Sareban, der Kameltreiber
Es war einmal ein reicher Mann, der war Händler und brachte seine Ware auf seinen Kamelen von einem Ort zum anderen, um sie zu verkaufen. Einmal nahm er seinen kleinen Sohn mit auf die Reise. Doch unterwegs wurde die Karawane von Dieben überfallen. Schnell versteckte der Händler seinen Sohn in einer der Kameltaschen und versuchte dann, gegen die Diebe zu kämpfen. Doch diese waren stärker, nahmen ihm alle Kamele mitsamt der kostbaren Ware ab und liessen ihn gefesselt zurück. Während die Diebe davonzogen, hörten sie auf einmal ein leises Weinen und fanden schliesslich den kleinen Sohn des Händlers. Sie setzten ihn auf eine trächtige Kamelstute und ritten weiter bis zu einer Höhle, die sie als Diebesversteck nutzten. Sie teilten untereinander die Ware und die Kamele auf, doch was sollte mit dem Kind geschehen? „Nimm du ihn mit dir, dann hast du endlich einen Sohn“, sprach einer der Diebe zu einem anderen. So nahm dieser den Jungen mit. Von nun an musste sich der Junge jeden Tag um die Kamele kümmern, deshalb nannte man ihn Sareban, den Kameltreiber. Sareban mochte seine Kamelstute am liebsten und kümmerte sich hingebungsvoll um ihre Fohlen. So verging eine lange Zeit. Jeden Tag führte er die Kamele in die Wüste, setzte sich unter einen Baum und begann auf der Flöte zu spielen. Da kam ein Derwisch vorbei und fragte: „Weshalb spielst du so ein trauriges Lied?“
„Ach, ich vermisse meinen Vater, meine Mutter und meine Geschwister!“, sagte Sareban.
„Du könntest sie doch besuchen!“
„Ich weiss nicht, wo sie sind!“, rief Sareban aus und erzählte dem Derwisch seine ganze Geschichte.
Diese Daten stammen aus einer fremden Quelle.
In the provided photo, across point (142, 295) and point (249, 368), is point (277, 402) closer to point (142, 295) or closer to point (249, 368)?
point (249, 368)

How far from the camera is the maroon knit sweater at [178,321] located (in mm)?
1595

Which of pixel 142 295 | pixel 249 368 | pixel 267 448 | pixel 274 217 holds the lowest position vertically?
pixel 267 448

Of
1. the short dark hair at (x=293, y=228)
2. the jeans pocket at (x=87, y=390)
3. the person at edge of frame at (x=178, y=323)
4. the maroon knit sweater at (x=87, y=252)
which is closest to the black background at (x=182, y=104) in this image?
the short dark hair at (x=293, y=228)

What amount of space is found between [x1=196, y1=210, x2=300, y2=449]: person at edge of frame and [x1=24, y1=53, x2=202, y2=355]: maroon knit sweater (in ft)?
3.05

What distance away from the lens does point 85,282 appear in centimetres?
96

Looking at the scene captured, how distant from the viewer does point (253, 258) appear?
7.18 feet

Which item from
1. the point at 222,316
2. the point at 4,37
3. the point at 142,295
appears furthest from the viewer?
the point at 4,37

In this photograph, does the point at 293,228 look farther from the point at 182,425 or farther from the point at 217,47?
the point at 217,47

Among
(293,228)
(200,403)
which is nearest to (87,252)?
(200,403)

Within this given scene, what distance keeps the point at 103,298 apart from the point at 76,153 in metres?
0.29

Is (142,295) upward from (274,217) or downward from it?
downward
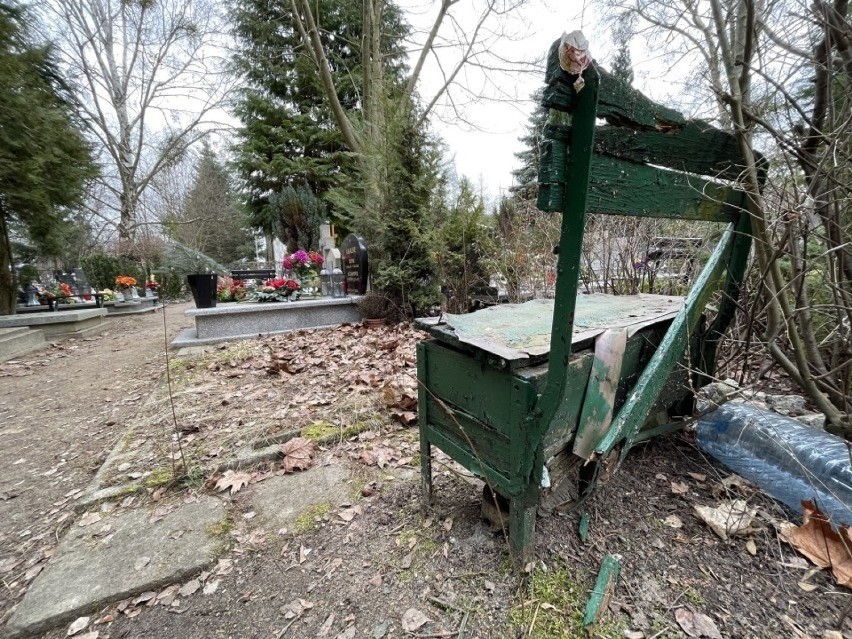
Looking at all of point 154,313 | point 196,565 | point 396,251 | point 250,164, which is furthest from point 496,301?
point 250,164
Der Derwisch überlegte, dann sagte er: „Ich sage dir, was du tun musst: Steig auf die Kamelstute und lass die Zügel frei, sie wird dich nach Hause bringen.“
Daraufhin ging der Derwisch fort. Sareban aber bestieg sein Kamel und liess es gehen, wohin es wollte. Das Kamel lief viele Tage und Nächte. Endlich kamen sie zu einer Quelle. Das Kamel kniete nieder, um zu trinken. Sareban stieg ab und legte sich neben den Brunnen, um ein wenig zu ruhen. Als er aufwachte, sah er einen jungen Mann, der seine Schafe an der Quelle tränkte. Sie grüssten einander und der junge Hirte bewunderte die schöne Kamelstute. Auf einmal rief er aufgeregt: „Das ist ja unser Kamel? Hier, schau, da ist das Brandzeichen unserer Sippe! Hast du es etwa gestohlen?“
Sareban antwortete: „Aber nein, ich habe es nicht gestohlen. Es ist mein Begleiter und mein grösster Trost, seit ich von meinem Vater getrennt wurde.“
„Erzähl mir deine Geschichte“, bat der junge Hirte. Sie setzten sich und Sareban erzählte ihm alles, was geschehen war, seit die Diebe die Karawane seines Vaters überfallen hatten. Als er zu Ende erzählt hatte, sprang der Hirte auf, nahm Sareban in die Arme und sagte: „Du bist mein verlorener Bruder,“ und sie weinten vor Freude. So kehrten beide nach Hause zurück, Sareban in die Arme seiner alten Eltern und sogar das Kamel freute sich wieder zu Hause zu sein.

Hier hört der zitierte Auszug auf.